Sigorta primi ödeme borcunun genel ilkeleri, TTK’nın 1430 ila 1434 üncü madde hükümleri arasında düzenlenmiştir. KTK’da primle ilgili hüküm 91/2 inci maddesinde yer almıştır. Bu hükme göre, araç sahibi işleten sorumluluk sigortası sözleşmesi yapmak ve primlerini peşin ödemek zorundadır. Keza Sigorta Genel Şartları C.l maddesine göre de; “Sigorta ücreti, prim, Karayolu Trafik Garanti Sigortası Hesabı’na katılma payı ile sigorta sözleşmesine, bedeline veya primine ilişkin olarak mevcut ve ileride konulacak vergi, resim ve harçlardan oluşur. Sigorta ücretinin tamamı, sözleşme yapılır yapılmaz poliçenin teslimi karşılığında peşinen ödenir.” şeklinde hüküm bulunmaktadır.
O halde, somut olayda, davacı şirket tarafından poliçelerin sigorta ettiren davalıya teslim edildiği ihtilafsız olmasına göre, bu durumda prim tahsil edilmeden poliçelerin teslim edildiğini ve poliçe priminin ödenip ödenmediğini araştırmaya gerek bulunmamaktadır (Yargıtay 11 HD, 12.05.2003 tarih, 2002/12420 Esas-2013/4752 K. sayılı ilamı). Kaldı ki, davacı şirketin davalı firma ile yaptığı mail yazışmalarında dava dışı … Hiz. Ltd. Şti.’nden primleri tahsil edemediklerini, bu şirket aleyhine dava açılacağını belirtmiş olduğu gözetildiğinde, davacının yerinde olmayan bütün istinaf sebeplerinin reddi gerekmiştir.
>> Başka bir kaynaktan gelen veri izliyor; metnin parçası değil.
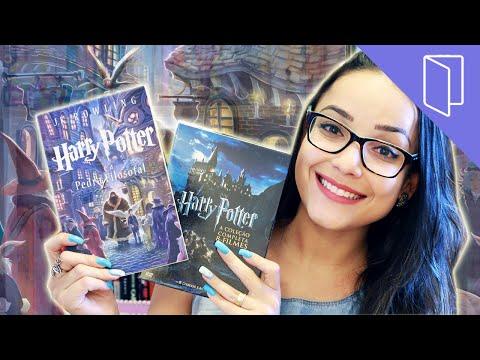 HARRY POTTER E A PEDRA FILOSOFAL | Lendo Harry Potter | Nuvem Literária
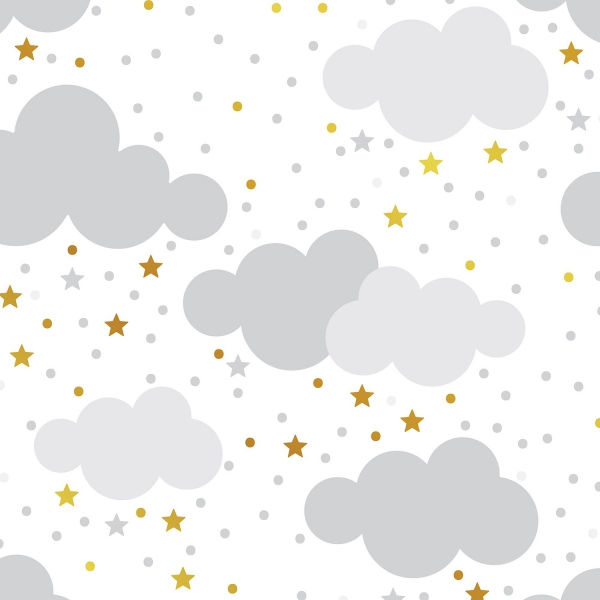Gri Gökyüzü Duvar Kağıdı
Yukarıda yapılan değerlendirmeler ışığında, davacı acente vekilinin, istinaf sebepleri yerinde görülmediğinden HMK 353/1.b.1.maddesi uyarınca dosya üzerinde yapılan inceleme sonucunda, istinaf başvurusunun esastan reddine dair aşağıdaki karar verilmiştir.
HÜKÜM: Gerekçesi yukarıda açıklandığı üzere;
1-HMK 353/1.b.1.maddesi uyarınca, istinaf başvurusunun esastan reddine,
2-Davacı tarafından yatırılan istinaf başvuru harçlarının Hazineye irad kaydına,
3-Davacı tarafından istinaf kanun yoluna başvuru için yapılan masrafların kendi üzerlerinde bırakılmasına,
4-Gerekçeli kararın Dairemiz Yazı İşleri Müdürlüğünce taraflara tebliğine,
5-Dosyanın, karar kesinleştikten sonra, kararı veren ilk derece mahkemesine gönderilmesine dair;
HMK’nın 353/1.b.1. maddesi uyarınca dosya üzerinde yapılan inceleme sonucunda, 08/11/2018 tarihinde oybirliğiyle ve temyiz yolu açık olmak üzere karar verildi.
KANUN YOLU :HMK’nın 361.maddesi uyarınca, iş bu gerekçeli kararın taraf vekillerine tebliğ tarihlerinden itibaren iki haftalık süre içinde temyiz yolu açıktır.